Work to complete
Could you give the data below again, exactly and completely?
━━━━━ Recorded information
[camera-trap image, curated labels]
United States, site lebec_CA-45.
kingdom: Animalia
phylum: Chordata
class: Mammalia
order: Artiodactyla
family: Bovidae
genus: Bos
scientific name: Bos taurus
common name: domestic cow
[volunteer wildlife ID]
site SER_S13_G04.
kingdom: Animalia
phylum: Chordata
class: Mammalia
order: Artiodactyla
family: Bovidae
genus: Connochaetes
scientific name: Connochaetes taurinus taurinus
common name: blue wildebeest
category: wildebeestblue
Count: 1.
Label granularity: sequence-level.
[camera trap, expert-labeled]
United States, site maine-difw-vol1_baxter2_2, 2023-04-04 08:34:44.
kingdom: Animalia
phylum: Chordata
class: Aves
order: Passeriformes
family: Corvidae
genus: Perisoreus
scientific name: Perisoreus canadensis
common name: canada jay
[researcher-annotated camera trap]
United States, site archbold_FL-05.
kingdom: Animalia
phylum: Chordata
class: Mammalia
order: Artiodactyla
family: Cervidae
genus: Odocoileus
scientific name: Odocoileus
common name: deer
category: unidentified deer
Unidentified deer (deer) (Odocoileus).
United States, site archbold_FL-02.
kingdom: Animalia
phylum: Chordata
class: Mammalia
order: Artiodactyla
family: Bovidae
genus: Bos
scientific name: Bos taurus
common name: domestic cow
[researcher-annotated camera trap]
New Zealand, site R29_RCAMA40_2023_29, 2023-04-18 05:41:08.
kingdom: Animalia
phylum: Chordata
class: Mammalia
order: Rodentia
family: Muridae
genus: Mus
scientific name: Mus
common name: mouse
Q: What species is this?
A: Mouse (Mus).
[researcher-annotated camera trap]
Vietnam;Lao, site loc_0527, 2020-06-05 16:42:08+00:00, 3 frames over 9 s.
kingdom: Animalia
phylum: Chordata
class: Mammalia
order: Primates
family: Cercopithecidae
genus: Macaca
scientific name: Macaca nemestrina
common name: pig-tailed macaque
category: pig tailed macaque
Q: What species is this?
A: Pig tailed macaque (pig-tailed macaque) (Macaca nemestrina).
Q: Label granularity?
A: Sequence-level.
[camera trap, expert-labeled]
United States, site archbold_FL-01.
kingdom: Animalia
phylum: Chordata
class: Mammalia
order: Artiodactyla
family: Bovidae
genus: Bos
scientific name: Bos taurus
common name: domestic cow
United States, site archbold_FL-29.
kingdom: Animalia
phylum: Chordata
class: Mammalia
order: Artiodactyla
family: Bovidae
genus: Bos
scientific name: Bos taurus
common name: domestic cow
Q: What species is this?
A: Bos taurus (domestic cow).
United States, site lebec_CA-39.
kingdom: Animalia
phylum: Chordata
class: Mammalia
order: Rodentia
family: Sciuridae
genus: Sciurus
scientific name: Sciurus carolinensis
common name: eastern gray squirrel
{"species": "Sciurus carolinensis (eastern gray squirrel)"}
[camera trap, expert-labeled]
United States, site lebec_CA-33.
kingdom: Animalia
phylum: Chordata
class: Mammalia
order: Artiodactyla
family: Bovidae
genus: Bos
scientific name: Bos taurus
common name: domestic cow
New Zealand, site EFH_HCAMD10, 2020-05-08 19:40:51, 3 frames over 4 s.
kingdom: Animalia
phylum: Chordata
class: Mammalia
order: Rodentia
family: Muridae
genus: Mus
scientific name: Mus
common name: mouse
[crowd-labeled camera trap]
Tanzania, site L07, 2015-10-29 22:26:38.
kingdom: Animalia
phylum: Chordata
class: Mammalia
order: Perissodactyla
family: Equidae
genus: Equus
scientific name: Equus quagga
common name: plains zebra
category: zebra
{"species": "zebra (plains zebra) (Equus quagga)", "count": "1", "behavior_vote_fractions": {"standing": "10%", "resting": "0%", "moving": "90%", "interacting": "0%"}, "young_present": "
━━━━━━━━━━
Result for this task
[camera-trap image, curated labels]
United States, site lebec_CA-45.
kingdom: Animalia
phylum: Chordata
class: Mammalia
order: Artiodactyla
family: Bovidae
genus: Bos
scientific name: Bos taurus
common name: domestic cow
[volunteer wildlife ID]
site SER_S13_G04.
kingdom: Animalia
phylum: Chordata
class: Mammalia
order: Artiodactyla
family: Bovidae
genus: Connochaetes
scientific name: Connochaetes taurinus taurinus
common name: blue wildebeest
category: wildebeestblue
Count: 1.
Label granularity: sequence-level.
[camera trap, expert-labeled]
United States, site maine-difw-vol1_baxter2_2, 2023-04-04 08:34:44.
kingdom: Animalia
phylum: Chordata
class: Aves
order: Passeriformes
family: Corvidae
genus: Perisoreus
scientific name: Perisoreus canadensis
common name: canada jay
[researcher-annotated camera trap]
United States, site archbold_FL-05.
kingdom: Animalia
phylum: Chordata
class: Mammalia
order: Artiodactyla
family: Cervidae
genus: Odocoileus
scientific name: Odocoileus
common name: deer
category: unidentified deer
Unidentified deer (deer) (Odocoileus).
United States, site archbold_FL-02.
kingdom: Animalia
phylum: Chordata
class: Mammalia
order: Artiodactyla
family: Bovidae
genus: Bos
scientific name: Bos taurus
common name: domestic cow
[researcher-annotated camera trap]
New Zealand, site R29_RCAMA40_2023_29, 2023-04-18 05:41:08.
kingdom: Animalia
phylum: Chordata
class: Mammalia
order: Rodentia
family: Muridae
genus: Mus
scientific name: Mus
common name: mouse
Q: What species is this?
A: Mouse (Mus).
[researcher-annotated camera trap]
Vietnam;Lao, site loc_0527, 2020-06-05 16:42:08+00:00, 3 frames over 9 s.
kingdom: Animalia
phylum: Chordata
class: Mammalia
order: Primates
family: Cercopithecidae
genus: Macaca
scientific name: Macaca nemestrina
common name: pig-tailed macaque
category: pig tailed macaque
Q: What species is this?
A: Pig tailed macaque (pig-tailed macaque) (Macaca nemestrina).
Q: Label granularity?
A: Sequence-level.
[camera trap, expert-labeled]
United States, site archbold_FL-01.
kingdom: Animalia
phylum: Chordata
class: Mammalia
order: Artiodactyla
family: Bovidae
genus: Bos
scientific name: Bos taurus
common name: domestic cow
United States, site archbold_FL-29.
kingdom: Animalia
phylum: Chordata
class: Mammalia
order: Artiodactyla
family: Bovidae
genus: Bos
scientific name: Bos taurus
common name: domestic cow
Q: What species is this?
A: Bos taurus (domestic cow).
United States, site lebec_CA-39.
kingdom: Animalia
phylum: Chordata
class: Mammalia
order: Rodentia
family: Sciuridae
genus: Sciurus
scientific name: Sciurus carolinensis
common name: eastern gray squirrel
{"species": "Sciurus carolinensis (eastern gray squirrel)"}
[camera trap, expert-labeled]
United States, site lebec_CA-33.
kingdom: Animalia
phylum: Chordata
class: Mammalia
order: Artiodactyla
family: Bovidae
genus: Bos
scientific name: Bos taurus
common name: domestic cow
New Zealand, site EFH_HCAMD10, 2020-05-08 19:40:51, 3 frames over 4 s.
kingdom: Animalia
phylum: Chordata
class: Mammalia
order: Rodentia
family: Muridae
genus: Mus
scientific name: Mus
common name: mouse
[crowd-labeled camera trap]
Tanzania, site L07, 2015-10-29 22:26:38.
kingdom: Animalia
phylum: Chordata
class: Mammalia
order: Perissodactyla
family: Equidae
genus: Equus
scientific name: Equus quagga
common name: plains zebra
category: zebra
{"species": "zebra (plains zebra) (Equus quagga)", "count": "1", "behavior_vote_fractions": {"standing": "10%", "resting": "0%", "moving": "90%", "interacting": "0%"}, "young_present": "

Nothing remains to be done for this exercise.